FRAGMENTO PARA LEER:
Intentó llevar una vida discreta, siempre a lo suyo, que era hacer el bien sin mirar a quién; pero con el paso de los años y sus problemas, para los que siempre sabía encontrar una solución por muy complicados que fueran, llegó a hacerse tan popular y querida en su barrio, el Realejo, que su funeral se convirtió en un duelo colectivo como pocos se recuerdan. Se llamaba Pilar Chofle Miranda, aunque para todos era simplemente Pilar, una mujer de modesta condición, pero capaz de sacar recursos hasta de debajo de las piedras para alimentar las muchas bocas que había en su casa, porque todas las que llegaban eran bien recibidas. Y así fue como se las ingenió, con simpatía hacia todo el mundo y un enorme amor a los suyos, para hacer a diario el milagro del pan y los peces hasta casi el final de su larga vida, pues ha muerto a los 99 años tras sobrevivir a un cáncer y otras enfermedades a las que se negaba a dar importancia.

De hecho, hasta hace poco se la podía ver sentada junto a la parada del autobús en silla de ruedas --ella que con tanto garbo y salero había taconeado en sus idas y venidas buscando ayudas-- al sol de la mañana, siempre acompañada por su hija Pili o alguno de sus nietos. Incluso entonces, hecha una pasa pero «muy limpita», que era de lo único que se enorgullecía, ya con la memoria anclada en sabe Dios qué recodo del camino, Pilar tenía un chascarrillo a punto o una palabra de aliento para cuantos se acercaban a saludarla en un chorreo continuo, pues en el barrio era una institución.

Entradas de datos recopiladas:
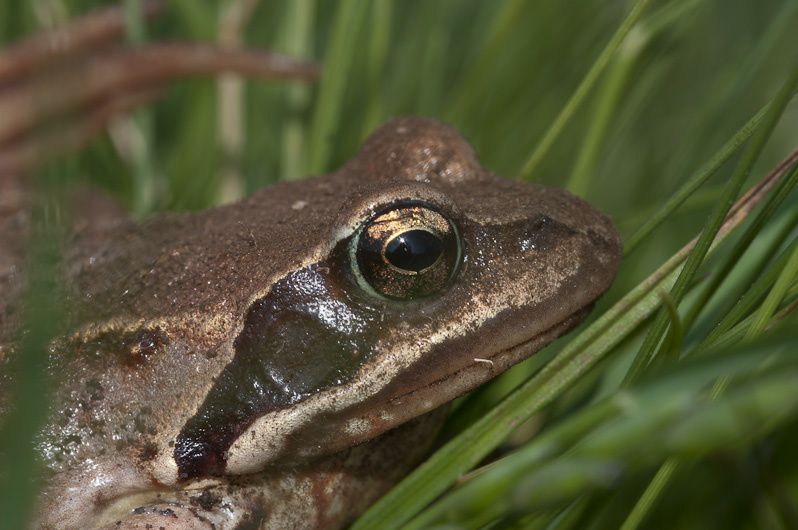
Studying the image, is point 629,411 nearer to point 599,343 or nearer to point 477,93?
point 599,343

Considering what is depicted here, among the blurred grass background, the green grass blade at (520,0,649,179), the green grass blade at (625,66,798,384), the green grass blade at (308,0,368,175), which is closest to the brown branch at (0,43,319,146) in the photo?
the blurred grass background

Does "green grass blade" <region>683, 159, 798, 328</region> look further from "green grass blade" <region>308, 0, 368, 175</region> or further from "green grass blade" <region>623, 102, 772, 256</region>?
"green grass blade" <region>308, 0, 368, 175</region>

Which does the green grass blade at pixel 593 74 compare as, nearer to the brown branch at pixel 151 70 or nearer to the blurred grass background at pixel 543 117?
the blurred grass background at pixel 543 117

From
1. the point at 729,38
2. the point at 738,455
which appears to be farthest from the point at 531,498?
the point at 729,38

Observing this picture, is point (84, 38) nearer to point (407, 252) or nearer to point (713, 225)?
point (407, 252)

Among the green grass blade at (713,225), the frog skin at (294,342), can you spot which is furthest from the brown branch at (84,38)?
the green grass blade at (713,225)

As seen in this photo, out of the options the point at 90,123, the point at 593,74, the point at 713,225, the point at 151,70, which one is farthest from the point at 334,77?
the point at 713,225

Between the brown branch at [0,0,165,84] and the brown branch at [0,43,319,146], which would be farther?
the brown branch at [0,0,165,84]
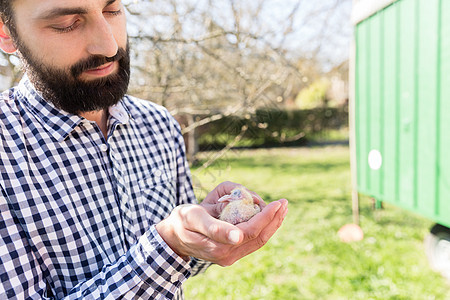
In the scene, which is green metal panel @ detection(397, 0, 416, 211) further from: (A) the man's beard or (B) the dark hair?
(B) the dark hair

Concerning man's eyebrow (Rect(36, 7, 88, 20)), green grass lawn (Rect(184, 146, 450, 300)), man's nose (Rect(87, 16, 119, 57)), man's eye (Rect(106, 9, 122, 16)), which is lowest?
green grass lawn (Rect(184, 146, 450, 300))

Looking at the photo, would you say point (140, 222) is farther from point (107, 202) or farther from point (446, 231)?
point (446, 231)

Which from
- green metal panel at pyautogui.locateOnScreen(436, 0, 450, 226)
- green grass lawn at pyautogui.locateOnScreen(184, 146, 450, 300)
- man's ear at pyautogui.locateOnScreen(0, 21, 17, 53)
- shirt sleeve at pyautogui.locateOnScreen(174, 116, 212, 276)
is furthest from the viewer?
green grass lawn at pyautogui.locateOnScreen(184, 146, 450, 300)

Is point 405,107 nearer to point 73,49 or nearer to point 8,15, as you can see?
point 73,49

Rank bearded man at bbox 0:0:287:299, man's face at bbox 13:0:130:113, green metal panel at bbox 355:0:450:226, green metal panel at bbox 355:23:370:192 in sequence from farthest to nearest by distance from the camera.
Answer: green metal panel at bbox 355:23:370:192
green metal panel at bbox 355:0:450:226
man's face at bbox 13:0:130:113
bearded man at bbox 0:0:287:299

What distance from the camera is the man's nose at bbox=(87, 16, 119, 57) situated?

OBJETIVO DEL EJERCICIO: Reproduce sin cambios el pasaje del texto sobre Pilar Chofle que va desde «De hecho, hasta» hasta «era una institución.».

RESPUESTA DEL EJERCICIO:
De hecho, hasta hace poco se la podía ver sentada junto a la parada del autobús en silla de ruedas --ella que con tanto garbo y salero había taconeado en sus idas y venidas buscando ayudas-- al sol de la mañana, siempre acompañada por su hija Pili o alguno de sus nietos. Incluso entonces, hecha una pasa pero «muy limpita», que era de lo único que se enorgullecía, ya con la memoria anclada en sabe Dios qué recodo del camino, Pilar tenía un chascarrillo a punto o una palabra de aliento para cuantos se acercaban a saludarla en un chorreo continuo, pues en el barrio era una institución.